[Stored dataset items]
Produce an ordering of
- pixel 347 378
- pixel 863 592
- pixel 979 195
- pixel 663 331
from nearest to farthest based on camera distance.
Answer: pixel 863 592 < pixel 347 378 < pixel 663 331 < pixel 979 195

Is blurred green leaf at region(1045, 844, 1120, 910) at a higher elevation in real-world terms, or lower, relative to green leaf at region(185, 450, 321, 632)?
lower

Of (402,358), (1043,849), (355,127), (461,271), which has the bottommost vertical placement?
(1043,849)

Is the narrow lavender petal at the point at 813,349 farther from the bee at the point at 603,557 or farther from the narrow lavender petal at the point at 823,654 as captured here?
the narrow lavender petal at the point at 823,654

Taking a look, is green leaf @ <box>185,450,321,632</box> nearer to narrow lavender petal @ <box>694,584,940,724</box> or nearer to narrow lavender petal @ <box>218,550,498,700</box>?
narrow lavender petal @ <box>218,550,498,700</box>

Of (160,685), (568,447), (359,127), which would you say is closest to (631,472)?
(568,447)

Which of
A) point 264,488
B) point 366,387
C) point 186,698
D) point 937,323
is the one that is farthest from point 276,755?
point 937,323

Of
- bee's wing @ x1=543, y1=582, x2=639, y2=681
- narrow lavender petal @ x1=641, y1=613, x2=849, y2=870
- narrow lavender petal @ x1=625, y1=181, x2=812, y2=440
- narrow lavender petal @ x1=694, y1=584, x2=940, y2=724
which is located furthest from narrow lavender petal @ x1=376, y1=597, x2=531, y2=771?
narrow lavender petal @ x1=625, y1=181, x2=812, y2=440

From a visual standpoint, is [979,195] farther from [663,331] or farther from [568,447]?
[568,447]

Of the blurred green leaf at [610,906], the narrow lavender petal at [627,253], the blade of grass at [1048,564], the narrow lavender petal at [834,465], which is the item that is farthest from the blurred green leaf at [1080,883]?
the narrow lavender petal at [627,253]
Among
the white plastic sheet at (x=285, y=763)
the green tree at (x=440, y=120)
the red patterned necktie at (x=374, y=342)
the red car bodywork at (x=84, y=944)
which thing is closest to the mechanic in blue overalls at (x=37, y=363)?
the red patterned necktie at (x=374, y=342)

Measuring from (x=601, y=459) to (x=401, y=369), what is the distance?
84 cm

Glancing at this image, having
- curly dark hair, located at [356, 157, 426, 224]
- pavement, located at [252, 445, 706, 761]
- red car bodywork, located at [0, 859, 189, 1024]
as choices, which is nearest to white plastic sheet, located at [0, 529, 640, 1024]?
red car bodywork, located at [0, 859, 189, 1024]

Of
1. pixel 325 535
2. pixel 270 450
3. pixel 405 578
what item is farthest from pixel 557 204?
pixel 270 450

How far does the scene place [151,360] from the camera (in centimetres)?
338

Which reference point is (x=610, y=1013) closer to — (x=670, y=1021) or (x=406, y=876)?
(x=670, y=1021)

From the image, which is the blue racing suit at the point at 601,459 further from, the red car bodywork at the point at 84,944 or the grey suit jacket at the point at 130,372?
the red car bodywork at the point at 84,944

AIM OF THE EXERCISE
Copy the records above word for word, from the first through the last.

SOLUTION TO THIS TASK
Produce an ordering of
- pixel 347 378
- pixel 863 592
- pixel 979 195
- pixel 663 331
from nearest to farthest based on camera distance.
Answer: pixel 863 592 < pixel 347 378 < pixel 663 331 < pixel 979 195

Is blurred green leaf at region(1045, 844, 1120, 910) at a higher elevation in real-world terms, or lower, relative to green leaf at region(185, 450, 321, 632)?
lower

Of (402,358), (1043,849), (355,127), (461,271), which has the bottommost vertical placement?
(1043,849)

Is the narrow lavender petal at the point at 813,349 farther from the bee at the point at 603,557 or farther from the narrow lavender petal at the point at 823,654 as captured here?
the narrow lavender petal at the point at 823,654

Taking a look, is green leaf @ <box>185,450,321,632</box> nearer to narrow lavender petal @ <box>694,584,940,724</box> or nearer to narrow lavender petal @ <box>218,550,498,700</box>?
narrow lavender petal @ <box>218,550,498,700</box>

Of (160,685), (568,447), (359,127), which would you say is closest to (631,472)?
(568,447)

Which of
A) point 264,488
B) point 366,387
C) point 186,698
D) point 937,323
is the one that is farthest from point 276,755?
point 937,323

Of
- bee's wing @ x1=543, y1=582, x2=639, y2=681
- narrow lavender petal @ x1=641, y1=613, x2=849, y2=870
- narrow lavender petal @ x1=625, y1=181, x2=812, y2=440
- narrow lavender petal @ x1=694, y1=584, x2=940, y2=724
which is located furthest from narrow lavender petal @ x1=376, y1=597, x2=531, y2=771?
narrow lavender petal @ x1=625, y1=181, x2=812, y2=440

From a visual standpoint, is [979,195] farther from [663,331] or farther from [568,447]?
[568,447]

Of the blurred green leaf at [610,906], the narrow lavender petal at [627,253], the blade of grass at [1048,564], the narrow lavender petal at [834,465], which is the item that is farthest from the blurred green leaf at [1080,883]?
the narrow lavender petal at [627,253]
Among
the white plastic sheet at (x=285, y=763)
the green tree at (x=440, y=120)
the red patterned necktie at (x=374, y=342)
the red car bodywork at (x=84, y=944)
which thing is closest to the mechanic in blue overalls at (x=37, y=363)?
the red patterned necktie at (x=374, y=342)

Measuring from (x=601, y=459) to (x=401, y=369), what is the distance?
84 cm

Glancing at this image, having
- curly dark hair, located at [356, 157, 426, 224]
- pavement, located at [252, 445, 706, 761]
- red car bodywork, located at [0, 859, 189, 1024]
as choices, which is nearest to white plastic sheet, located at [0, 529, 640, 1024]?
red car bodywork, located at [0, 859, 189, 1024]

Of
1. pixel 325 535
2. pixel 270 450
3. pixel 405 578
what item is farthest from pixel 557 204?
pixel 270 450

How far does the scene place [151,360] from the camera (in centimetres)?
338

Which reference point is (x=610, y=1013) closer to — (x=670, y=1021) or (x=406, y=876)?
(x=670, y=1021)

From the image, which is the blue racing suit at the point at 601,459 further from, the red car bodywork at the point at 84,944 or the grey suit jacket at the point at 130,372?
the red car bodywork at the point at 84,944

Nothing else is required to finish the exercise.